**** Excerpt ****

Go on, admit it. You’re living in the UK and you couldn’t quite believe that the BBC could show something from Scandinavia as good as The Killing or Borgen *. But on all those frustrating in-between Saturday nights bereft of cool new Nordic episodic stuff, you were desperately hoping that such a programme would surface – and take super-clever and super-compelling, yet remarkably accessible, television drama to new heights. And, as if the BBC4 programmes controller were our fairy godmother, Santa Claus and Julenisse all rolled into one, it came along.
Long Live The Bridge.
There are bucketloads of reasons why we’re as captivated as so many other people by this latest offering – one not, like The Killing and Borgen, exclusively from the stable of Danish broadcaster DR, but rather more of a joint cross-border collaboration that as such mirrors the relationship between the two detectives at the heart of the drama.
However, on this occasion, we’ll restrict ourselves to a few choice words of fandom in praise of glacial ice queen Saga Noren and Danish diamond geezer Martin Rohde – and the masterfully-realised ensemble of characters around them. Thus here comes Why We Love The Bridge.
1. The triumph of dramatic authenticity over celebrity culture. Even if the actors are much better known on their respective home turfs, they’re still relatively low-key as far as the wider international public is concerned. They’re not recursive celebs famous for being on a reality TV show that they got onto because they were on a reality TV show because (repeat equation ad infinitum). They really do make the grade simply on acting merit. Watching each new top-grade Scandi drama forces us to continually re-assess the pool of actors available in these countries in the most positive way possible. Worldly Scandifriend thought that, on the basis of his performance in Borgen, Søren Malling had upped the stakes and even challenged the pre-eminence of The Killing co-star Sofie Gråbøl among Scandi thesps. They are surely both among the world’s very finest television actors – but one wonders if the parallel pairing from The Bridge (actors Sofia Helin and Kim Bodnia) are really any whit inferior.

****

◆ Tasks to carry out:
a) Condense the paragraph of the article on The Bridge that opens "There are bucketloads of reasons" into one short sentence, keeping its main facts.
b) Reproduce the passage of the article on The Bridge from "However, on this" up to and including "Love The Bridge.".
c) Carry on the article on The Bridge, picking up after its final sentence.

**** Dataset entries ****

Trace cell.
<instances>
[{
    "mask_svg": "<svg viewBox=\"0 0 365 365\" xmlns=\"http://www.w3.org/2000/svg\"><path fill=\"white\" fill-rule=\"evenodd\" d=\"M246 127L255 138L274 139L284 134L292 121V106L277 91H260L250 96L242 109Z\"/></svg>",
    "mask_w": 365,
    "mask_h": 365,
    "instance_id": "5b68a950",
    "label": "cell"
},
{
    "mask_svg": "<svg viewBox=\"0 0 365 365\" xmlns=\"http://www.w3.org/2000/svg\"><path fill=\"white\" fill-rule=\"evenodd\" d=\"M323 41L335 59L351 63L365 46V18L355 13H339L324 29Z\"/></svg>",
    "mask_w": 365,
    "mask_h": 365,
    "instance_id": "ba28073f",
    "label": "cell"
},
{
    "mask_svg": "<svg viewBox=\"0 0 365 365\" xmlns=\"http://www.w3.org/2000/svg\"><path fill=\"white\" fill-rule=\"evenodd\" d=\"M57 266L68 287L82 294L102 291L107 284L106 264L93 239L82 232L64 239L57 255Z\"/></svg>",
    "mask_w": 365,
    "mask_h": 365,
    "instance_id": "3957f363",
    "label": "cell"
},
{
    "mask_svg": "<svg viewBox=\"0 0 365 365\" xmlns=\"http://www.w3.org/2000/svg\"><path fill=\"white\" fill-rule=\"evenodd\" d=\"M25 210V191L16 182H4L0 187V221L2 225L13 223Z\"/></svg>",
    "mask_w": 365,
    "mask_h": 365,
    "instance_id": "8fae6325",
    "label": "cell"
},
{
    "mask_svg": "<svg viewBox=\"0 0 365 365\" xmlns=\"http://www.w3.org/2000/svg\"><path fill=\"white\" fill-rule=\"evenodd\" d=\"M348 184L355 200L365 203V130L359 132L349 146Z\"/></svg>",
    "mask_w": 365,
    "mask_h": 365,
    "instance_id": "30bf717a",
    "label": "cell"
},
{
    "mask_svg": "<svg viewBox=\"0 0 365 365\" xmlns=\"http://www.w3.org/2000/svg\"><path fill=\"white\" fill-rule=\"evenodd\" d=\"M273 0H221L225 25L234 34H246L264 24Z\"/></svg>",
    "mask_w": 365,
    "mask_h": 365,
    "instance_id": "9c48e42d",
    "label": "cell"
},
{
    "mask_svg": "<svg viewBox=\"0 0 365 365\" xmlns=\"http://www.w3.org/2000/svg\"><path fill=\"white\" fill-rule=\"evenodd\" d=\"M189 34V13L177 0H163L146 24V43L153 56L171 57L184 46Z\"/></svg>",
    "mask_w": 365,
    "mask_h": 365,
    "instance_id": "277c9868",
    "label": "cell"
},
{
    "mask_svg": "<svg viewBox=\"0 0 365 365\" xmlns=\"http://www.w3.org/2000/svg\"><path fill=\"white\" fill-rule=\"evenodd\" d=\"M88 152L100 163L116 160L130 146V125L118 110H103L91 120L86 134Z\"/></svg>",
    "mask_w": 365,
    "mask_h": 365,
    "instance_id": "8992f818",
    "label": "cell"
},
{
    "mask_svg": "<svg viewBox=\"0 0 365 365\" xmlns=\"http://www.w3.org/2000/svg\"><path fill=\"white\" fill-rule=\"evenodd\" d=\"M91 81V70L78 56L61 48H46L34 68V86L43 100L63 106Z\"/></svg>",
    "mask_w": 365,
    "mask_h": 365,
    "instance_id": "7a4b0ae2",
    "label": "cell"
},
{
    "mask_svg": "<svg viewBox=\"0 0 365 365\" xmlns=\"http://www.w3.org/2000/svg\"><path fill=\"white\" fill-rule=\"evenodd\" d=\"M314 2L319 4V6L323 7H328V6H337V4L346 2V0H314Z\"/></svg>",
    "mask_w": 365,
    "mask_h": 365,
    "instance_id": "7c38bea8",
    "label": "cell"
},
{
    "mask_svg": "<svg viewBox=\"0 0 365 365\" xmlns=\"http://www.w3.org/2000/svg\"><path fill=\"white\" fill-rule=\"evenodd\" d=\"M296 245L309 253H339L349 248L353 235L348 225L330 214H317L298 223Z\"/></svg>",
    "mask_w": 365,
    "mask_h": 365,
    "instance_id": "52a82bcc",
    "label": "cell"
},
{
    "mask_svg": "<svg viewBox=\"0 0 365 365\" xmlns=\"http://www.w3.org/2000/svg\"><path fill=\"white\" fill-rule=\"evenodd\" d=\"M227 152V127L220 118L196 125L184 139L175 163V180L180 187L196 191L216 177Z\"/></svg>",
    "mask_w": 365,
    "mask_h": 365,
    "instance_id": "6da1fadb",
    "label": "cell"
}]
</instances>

****

◆ Answer set:
a) Among the many reasons to be captivated by The Bridge, it differs from The Killing and Borgen, which came solely from Danish broadcaster DR: it is a joint cross-border collaboration, mirroring the relationship between its two detectives.

b)
However, on this occasion, we’ll restrict ourselves to a few choice words of fandom in praise of glacial ice queen Saga Noren and Danish diamond geezer Martin Rohde – and the masterfully-realised ensemble of characters around them. Thus here comes Why We Love The Bridge.

c)
2. The significance of the bridge itself. There might be longer river crossings in the world, but the Øresund Bridge is, both in real life and in the programme, invested with a symbolism as poignant as that seen in the case of the Iron Curtain. In 1989, it was the dissolution of the latter that prompted human transit and migration across the European land mass that persists to this day. Since July 2000 and the opening of the bridge (by comparison, an act of construction, not destruction), Scandinavia has had to come to terms just that little bit more with the fact that its individual countries are not closed-off ivory towers and are as such equally susceptible to social fluctuation and fragmentation. If the bridge is going to bring people together, it’s up to the individuals on either side (as in the case of Noren and Rohde) to learn how to co-operate.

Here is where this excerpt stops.